Lions' Den grew out of the related Nablus Brigade. Ibrahim al-Nabulsi was a co-founder of both groups. Lions' Den was first identified by Palestinian media in August 2022, when it claimed responsibility for an attack on IDF soldiers in Rujeib, West Bank. The group then held a rally in Nablus in September, honouring two Palestinian Islamic Jihad members who had been killed in July. The same month, Israeli police said that they had foiled a plan by the group to carry out a large-scale attack in southern Tel Aviv, and arrested a suspect trying to enter the city carrying two pipe bombs and a submachine gun.
The Palestinian Authority also made an arrest of an individual associated with the group in Nablus, resulting in clashes between hundreds of militants and security forces, and one civilian being shot and killed by the PA force. In late September, shots were fired at the Israeli settlement of Har Bracha and a nearby military post, and the Lions' Den claimed responsibility. A Lions' Den member was later killed in an IDF ambush.

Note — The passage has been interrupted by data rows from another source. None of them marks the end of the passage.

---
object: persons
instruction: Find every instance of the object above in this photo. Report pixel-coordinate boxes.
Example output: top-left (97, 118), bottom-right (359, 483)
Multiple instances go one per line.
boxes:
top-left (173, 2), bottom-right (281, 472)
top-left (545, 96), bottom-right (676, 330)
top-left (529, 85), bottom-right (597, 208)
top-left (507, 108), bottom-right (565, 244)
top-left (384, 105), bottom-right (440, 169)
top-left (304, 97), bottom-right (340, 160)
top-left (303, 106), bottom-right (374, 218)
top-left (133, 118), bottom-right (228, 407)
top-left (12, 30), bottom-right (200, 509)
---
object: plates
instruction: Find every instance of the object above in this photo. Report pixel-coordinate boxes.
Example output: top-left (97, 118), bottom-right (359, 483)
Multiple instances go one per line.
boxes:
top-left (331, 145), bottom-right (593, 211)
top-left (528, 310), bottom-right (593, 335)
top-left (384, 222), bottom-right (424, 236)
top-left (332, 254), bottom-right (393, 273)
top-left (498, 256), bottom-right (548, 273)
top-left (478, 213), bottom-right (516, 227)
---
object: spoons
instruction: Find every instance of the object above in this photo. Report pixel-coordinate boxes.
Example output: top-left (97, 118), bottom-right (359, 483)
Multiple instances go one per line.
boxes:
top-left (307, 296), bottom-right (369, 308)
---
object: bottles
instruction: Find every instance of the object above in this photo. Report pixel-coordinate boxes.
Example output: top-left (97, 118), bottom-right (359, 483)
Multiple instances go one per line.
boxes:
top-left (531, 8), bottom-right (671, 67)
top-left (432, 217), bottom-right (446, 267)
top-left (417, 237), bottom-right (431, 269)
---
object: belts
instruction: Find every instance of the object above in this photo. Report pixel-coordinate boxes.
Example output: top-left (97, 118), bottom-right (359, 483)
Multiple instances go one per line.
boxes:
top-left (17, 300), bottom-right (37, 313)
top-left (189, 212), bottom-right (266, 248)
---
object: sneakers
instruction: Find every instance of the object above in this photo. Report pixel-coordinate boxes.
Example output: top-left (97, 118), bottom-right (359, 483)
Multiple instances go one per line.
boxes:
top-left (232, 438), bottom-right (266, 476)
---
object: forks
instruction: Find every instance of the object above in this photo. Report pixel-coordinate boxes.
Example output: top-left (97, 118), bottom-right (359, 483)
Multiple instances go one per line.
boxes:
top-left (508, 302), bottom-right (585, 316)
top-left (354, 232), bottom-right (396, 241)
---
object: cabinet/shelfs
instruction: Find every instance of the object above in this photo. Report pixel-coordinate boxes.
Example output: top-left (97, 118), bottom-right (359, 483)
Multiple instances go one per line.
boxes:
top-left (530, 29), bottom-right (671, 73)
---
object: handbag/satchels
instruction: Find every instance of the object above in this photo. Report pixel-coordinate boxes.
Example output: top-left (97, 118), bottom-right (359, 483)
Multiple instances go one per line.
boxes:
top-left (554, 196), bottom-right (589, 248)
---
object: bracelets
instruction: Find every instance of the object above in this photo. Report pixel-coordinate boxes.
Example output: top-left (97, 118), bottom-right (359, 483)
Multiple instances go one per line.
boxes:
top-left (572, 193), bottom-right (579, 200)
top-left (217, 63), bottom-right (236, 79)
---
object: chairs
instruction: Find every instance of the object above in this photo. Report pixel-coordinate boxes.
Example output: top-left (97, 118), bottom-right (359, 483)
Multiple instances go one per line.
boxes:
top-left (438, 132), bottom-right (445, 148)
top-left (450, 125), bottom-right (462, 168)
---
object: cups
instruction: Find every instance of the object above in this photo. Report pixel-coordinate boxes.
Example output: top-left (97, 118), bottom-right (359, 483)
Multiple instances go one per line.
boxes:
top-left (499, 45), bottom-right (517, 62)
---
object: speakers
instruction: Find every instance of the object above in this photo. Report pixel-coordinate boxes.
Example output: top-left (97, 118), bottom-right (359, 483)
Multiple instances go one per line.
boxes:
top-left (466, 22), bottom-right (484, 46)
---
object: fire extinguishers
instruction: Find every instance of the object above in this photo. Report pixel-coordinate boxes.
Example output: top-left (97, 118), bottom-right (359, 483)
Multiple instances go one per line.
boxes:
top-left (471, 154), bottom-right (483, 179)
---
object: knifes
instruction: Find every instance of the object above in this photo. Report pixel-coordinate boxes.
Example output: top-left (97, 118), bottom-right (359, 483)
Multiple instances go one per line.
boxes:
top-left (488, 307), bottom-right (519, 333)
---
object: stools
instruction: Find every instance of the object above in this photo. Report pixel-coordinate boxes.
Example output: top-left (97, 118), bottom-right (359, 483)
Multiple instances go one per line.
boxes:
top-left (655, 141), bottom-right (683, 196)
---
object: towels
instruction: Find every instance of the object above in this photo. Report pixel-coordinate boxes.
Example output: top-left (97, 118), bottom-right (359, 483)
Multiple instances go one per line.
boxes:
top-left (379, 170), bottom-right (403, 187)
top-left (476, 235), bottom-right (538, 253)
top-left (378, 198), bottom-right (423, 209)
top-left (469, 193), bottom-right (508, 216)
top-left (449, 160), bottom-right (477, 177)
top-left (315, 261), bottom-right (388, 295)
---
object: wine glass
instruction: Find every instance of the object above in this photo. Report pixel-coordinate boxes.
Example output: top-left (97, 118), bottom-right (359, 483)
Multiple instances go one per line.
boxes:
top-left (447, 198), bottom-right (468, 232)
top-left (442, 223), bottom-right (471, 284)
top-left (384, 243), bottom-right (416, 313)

In October, a taxi and bus were shot at by militants near Elon Moreh in the West Bank, injuring the taxi driver. A demonstration by local Israeli settlers to protest the incident was attacked with gunfire, wounding a soldier. The Lions' Den claimed responsibility for the incidents. Shots were also fired at Israeli troops near Itamar and Beita, but nobody was harmed.
An IDF raid on 5 October to find the suspects of the earlier attacks resulted in the arrest a member of the group and one militant being killed. Israeli settlers held a demonstration on 11 October in Jerusalem to protest the recent attacks. A 21-year-old Israeli soldier who had been assigned to defend the group was shot and killed, and the Lions' Den claimed responsibility.

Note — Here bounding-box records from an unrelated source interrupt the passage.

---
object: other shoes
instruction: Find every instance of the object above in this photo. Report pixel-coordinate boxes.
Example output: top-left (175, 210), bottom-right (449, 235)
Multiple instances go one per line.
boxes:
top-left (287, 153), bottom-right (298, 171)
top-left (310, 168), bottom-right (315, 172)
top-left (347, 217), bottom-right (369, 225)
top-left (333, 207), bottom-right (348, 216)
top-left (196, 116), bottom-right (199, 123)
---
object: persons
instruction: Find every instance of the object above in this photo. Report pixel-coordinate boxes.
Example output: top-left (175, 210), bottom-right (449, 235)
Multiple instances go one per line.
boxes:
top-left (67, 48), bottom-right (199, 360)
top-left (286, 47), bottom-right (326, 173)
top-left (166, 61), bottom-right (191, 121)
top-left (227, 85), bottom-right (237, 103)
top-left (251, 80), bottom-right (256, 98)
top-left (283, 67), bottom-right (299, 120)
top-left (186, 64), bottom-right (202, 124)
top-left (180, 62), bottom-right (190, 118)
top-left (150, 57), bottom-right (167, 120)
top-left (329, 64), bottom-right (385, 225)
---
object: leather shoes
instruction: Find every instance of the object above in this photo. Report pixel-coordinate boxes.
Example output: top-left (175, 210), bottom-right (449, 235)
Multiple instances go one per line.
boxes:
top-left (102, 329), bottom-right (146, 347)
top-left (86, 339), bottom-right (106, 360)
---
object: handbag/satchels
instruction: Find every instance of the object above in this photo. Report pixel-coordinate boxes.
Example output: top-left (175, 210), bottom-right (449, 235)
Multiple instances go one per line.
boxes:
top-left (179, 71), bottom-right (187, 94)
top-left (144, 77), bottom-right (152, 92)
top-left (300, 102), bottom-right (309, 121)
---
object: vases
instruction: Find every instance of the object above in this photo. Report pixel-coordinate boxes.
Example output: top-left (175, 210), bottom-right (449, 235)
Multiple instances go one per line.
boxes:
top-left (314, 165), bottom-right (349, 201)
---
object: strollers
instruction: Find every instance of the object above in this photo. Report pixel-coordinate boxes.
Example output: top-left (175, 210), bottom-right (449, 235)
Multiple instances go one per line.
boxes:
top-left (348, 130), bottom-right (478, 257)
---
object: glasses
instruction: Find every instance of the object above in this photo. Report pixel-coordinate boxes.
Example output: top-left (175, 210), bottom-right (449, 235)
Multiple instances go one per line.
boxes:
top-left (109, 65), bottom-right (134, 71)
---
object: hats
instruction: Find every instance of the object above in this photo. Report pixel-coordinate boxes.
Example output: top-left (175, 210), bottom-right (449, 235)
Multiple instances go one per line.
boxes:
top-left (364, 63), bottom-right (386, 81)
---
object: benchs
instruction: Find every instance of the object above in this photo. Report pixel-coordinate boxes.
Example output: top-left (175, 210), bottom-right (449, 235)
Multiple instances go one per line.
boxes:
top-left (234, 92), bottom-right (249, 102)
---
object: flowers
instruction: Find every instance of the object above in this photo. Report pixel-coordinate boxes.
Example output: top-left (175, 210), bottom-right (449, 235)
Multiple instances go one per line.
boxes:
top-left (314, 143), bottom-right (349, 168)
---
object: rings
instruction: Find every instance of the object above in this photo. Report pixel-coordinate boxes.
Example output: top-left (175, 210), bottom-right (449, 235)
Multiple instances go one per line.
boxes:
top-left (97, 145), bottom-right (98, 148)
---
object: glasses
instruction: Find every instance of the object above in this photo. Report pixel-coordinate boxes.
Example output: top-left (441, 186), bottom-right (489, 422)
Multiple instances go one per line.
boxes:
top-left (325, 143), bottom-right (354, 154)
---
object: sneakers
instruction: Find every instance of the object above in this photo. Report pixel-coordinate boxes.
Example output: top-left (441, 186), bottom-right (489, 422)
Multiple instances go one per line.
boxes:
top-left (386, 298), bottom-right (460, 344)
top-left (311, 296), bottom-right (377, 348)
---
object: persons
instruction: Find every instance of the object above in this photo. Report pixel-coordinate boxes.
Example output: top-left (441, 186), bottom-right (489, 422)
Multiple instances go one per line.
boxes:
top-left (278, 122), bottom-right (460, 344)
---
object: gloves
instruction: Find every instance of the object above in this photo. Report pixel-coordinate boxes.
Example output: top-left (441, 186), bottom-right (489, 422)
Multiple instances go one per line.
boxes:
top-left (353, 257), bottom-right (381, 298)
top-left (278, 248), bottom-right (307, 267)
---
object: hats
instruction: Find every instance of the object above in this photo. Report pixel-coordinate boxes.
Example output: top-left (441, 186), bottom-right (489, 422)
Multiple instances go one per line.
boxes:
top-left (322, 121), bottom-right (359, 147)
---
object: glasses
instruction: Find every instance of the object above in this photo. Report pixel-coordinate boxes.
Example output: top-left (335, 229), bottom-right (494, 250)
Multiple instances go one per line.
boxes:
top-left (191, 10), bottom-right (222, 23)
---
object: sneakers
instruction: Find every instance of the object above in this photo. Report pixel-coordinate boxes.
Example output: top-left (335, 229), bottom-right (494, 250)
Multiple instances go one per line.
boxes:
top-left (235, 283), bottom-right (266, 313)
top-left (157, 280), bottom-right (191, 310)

Israeli media reported in mid-October that Prime Minister Yair Lapid, alternate prime minister Naftali Bennett and Defense Minister Benny Gantz along with the heads of Israel's Mossad and Shin Bet, met to discuss the group and the recent escalations in the West Bank. On 18 October, another member of the group was arrested by the IDF. On 23 October, another member of the Lions' Den, was killed by a bomb planted on a motorcycle in Nablus, in the occupied West Bank.

=== Assassinations ===

On 25 October 2022, Israeli soldiers raided an apartment in Nablus allegedly in use by the group as a headquarters. Three Lions' Den militants were killed, including leader and co-founder Wadee al-Houh. Two Palestinian civilians were also killed in the nearby areas. Protests erupted in the town of Nabi Saleh hours after the raid, resulting in a Palestinian man being killed by Israeli soldiers.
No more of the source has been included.